YOUR INSTRUCTIONS —
Repeat the following lines verbatim, everything from the line containing "Choosing among stone" down to the line containing "9.04 metres", with both of those lines included.

RECORDS TO PROCESS —
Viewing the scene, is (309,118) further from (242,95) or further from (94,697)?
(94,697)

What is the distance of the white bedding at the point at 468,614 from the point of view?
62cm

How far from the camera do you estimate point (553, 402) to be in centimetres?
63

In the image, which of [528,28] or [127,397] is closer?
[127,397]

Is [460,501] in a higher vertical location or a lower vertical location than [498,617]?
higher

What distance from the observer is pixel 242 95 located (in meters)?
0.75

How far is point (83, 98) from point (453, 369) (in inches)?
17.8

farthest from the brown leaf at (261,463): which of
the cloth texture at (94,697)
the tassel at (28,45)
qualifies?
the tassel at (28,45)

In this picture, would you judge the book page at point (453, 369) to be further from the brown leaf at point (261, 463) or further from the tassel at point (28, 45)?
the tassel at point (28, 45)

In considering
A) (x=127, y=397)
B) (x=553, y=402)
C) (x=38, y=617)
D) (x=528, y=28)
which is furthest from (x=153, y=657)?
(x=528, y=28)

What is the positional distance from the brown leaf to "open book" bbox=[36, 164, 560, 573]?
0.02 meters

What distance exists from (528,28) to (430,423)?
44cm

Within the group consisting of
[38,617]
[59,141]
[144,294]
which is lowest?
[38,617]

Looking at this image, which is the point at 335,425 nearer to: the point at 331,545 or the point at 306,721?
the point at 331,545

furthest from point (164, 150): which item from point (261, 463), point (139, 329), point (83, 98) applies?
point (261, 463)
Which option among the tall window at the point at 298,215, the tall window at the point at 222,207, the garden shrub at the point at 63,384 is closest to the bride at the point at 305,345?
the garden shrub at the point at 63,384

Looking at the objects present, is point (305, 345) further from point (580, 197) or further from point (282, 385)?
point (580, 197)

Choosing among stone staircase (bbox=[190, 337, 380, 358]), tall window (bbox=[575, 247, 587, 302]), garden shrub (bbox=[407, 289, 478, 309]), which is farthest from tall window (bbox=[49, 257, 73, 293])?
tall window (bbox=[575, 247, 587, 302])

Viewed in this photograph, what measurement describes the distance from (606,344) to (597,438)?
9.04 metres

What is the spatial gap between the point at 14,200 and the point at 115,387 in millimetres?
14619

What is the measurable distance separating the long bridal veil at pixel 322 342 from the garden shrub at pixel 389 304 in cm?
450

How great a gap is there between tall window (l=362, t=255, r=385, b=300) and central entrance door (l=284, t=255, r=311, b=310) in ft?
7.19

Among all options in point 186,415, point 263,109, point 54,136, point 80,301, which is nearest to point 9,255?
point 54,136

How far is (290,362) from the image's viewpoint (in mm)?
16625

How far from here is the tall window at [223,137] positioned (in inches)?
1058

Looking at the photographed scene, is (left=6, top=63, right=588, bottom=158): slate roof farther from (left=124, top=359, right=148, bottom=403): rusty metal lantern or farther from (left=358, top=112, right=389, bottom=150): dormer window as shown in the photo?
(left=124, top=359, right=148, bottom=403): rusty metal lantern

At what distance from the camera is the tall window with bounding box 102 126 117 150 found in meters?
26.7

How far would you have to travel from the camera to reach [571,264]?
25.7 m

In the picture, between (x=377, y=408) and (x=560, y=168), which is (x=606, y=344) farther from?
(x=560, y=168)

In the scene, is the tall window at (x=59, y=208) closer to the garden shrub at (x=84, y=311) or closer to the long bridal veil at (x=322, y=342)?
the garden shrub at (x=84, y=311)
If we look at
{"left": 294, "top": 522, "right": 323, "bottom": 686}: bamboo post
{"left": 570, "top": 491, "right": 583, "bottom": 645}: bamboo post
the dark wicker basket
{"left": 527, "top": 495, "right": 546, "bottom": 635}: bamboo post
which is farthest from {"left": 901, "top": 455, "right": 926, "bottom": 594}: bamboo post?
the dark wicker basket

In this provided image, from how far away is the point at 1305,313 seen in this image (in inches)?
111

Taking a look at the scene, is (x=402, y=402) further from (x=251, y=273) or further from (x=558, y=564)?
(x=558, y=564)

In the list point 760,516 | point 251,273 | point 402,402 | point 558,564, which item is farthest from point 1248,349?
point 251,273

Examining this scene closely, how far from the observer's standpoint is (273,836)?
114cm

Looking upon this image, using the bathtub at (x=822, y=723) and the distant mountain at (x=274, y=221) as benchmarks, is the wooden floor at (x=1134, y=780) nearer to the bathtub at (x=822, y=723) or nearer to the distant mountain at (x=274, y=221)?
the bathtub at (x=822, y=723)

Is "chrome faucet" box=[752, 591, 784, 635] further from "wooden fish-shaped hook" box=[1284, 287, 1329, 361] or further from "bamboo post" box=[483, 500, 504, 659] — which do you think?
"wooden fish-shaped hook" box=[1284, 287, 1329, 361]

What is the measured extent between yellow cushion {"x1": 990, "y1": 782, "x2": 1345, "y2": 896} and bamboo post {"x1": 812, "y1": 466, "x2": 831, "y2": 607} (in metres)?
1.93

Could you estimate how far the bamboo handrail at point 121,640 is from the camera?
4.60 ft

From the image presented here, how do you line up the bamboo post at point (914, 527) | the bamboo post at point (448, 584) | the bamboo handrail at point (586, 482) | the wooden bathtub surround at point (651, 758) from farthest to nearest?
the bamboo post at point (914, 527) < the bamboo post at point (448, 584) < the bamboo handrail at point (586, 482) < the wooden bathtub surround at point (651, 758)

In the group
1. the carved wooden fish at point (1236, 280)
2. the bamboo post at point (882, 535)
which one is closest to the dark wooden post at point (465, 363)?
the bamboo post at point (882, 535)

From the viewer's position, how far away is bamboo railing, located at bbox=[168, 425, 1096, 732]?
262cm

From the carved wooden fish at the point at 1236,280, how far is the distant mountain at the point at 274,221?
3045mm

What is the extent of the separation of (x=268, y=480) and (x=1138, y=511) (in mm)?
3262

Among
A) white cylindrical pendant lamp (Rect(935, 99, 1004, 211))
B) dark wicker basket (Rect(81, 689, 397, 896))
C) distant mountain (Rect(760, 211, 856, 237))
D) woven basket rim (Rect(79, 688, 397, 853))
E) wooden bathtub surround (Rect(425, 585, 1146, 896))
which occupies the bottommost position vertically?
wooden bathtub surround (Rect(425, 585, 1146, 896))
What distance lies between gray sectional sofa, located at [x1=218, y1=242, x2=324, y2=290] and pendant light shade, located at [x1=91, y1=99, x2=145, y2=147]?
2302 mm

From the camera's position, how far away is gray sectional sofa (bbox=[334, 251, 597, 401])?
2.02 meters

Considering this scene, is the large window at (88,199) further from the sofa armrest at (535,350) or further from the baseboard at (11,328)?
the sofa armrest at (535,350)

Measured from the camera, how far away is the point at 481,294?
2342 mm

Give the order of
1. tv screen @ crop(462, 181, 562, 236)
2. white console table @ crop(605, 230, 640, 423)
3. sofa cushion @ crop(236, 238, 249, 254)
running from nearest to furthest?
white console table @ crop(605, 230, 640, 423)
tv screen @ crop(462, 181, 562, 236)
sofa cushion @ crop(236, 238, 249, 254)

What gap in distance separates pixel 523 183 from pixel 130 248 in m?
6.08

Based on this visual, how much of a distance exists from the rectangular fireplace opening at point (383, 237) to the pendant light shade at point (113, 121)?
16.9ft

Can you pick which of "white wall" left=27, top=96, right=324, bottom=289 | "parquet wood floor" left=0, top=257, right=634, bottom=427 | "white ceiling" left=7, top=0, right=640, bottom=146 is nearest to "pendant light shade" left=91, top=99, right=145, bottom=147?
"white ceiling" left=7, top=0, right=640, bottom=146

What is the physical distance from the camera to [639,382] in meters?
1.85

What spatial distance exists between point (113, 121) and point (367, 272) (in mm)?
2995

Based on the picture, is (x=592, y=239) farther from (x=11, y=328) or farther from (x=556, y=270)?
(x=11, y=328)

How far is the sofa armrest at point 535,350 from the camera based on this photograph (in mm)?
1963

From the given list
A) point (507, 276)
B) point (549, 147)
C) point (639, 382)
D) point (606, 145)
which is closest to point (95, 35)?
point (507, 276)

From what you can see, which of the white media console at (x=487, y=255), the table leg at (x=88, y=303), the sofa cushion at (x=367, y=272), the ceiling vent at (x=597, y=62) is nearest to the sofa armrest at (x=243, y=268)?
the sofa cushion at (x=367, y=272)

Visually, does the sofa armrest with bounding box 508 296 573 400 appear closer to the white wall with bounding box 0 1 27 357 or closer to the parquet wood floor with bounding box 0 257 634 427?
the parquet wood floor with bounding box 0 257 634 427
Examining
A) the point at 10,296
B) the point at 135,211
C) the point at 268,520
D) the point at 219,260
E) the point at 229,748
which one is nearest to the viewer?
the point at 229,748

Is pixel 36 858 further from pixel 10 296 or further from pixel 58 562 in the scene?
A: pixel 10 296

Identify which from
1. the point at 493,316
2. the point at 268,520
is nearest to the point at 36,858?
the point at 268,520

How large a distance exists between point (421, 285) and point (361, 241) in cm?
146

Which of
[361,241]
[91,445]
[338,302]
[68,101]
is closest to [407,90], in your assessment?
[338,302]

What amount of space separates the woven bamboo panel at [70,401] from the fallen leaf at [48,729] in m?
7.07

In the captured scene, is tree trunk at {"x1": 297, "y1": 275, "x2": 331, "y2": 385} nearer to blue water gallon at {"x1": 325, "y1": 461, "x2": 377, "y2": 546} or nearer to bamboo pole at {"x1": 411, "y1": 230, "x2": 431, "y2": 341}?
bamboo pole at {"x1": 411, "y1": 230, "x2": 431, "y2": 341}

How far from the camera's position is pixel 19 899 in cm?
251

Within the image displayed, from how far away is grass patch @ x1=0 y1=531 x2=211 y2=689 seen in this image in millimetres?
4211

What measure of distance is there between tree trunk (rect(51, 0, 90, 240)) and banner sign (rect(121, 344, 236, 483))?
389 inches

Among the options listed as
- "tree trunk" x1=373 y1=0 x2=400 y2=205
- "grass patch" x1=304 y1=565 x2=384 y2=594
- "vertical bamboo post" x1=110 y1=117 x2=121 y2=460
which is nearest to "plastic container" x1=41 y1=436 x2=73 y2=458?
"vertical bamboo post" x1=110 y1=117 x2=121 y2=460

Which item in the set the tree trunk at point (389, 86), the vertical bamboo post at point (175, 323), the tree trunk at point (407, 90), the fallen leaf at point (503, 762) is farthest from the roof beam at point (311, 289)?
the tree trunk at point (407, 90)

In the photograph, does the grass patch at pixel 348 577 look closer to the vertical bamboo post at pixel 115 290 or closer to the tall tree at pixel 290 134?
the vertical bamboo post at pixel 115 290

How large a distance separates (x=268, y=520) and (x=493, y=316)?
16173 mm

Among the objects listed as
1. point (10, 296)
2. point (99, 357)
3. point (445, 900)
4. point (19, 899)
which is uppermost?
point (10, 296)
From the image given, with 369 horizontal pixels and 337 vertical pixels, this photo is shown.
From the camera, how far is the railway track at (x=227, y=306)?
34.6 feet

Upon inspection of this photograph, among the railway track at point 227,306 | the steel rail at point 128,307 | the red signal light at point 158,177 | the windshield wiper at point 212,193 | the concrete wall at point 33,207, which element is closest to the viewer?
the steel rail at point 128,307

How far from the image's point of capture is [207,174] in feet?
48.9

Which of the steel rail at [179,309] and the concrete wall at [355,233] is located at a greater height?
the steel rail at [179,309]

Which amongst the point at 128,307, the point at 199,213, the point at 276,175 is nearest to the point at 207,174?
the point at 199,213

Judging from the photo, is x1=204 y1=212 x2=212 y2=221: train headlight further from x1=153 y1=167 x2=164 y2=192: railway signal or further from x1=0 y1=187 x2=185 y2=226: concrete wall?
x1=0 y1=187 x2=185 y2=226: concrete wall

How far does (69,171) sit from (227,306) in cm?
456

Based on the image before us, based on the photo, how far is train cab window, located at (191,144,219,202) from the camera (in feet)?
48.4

FINISHED ANSWER —
Choosing among stone staircase (bbox=[190, 337, 380, 358]), tall window (bbox=[575, 247, 587, 302]), garden shrub (bbox=[407, 289, 478, 309]), which is farthest from tall window (bbox=[49, 257, 73, 293])?
tall window (bbox=[575, 247, 587, 302])

Viewed in this photograph, what measurement describes the distance from (606,344) to (597,438)?
9.04 metres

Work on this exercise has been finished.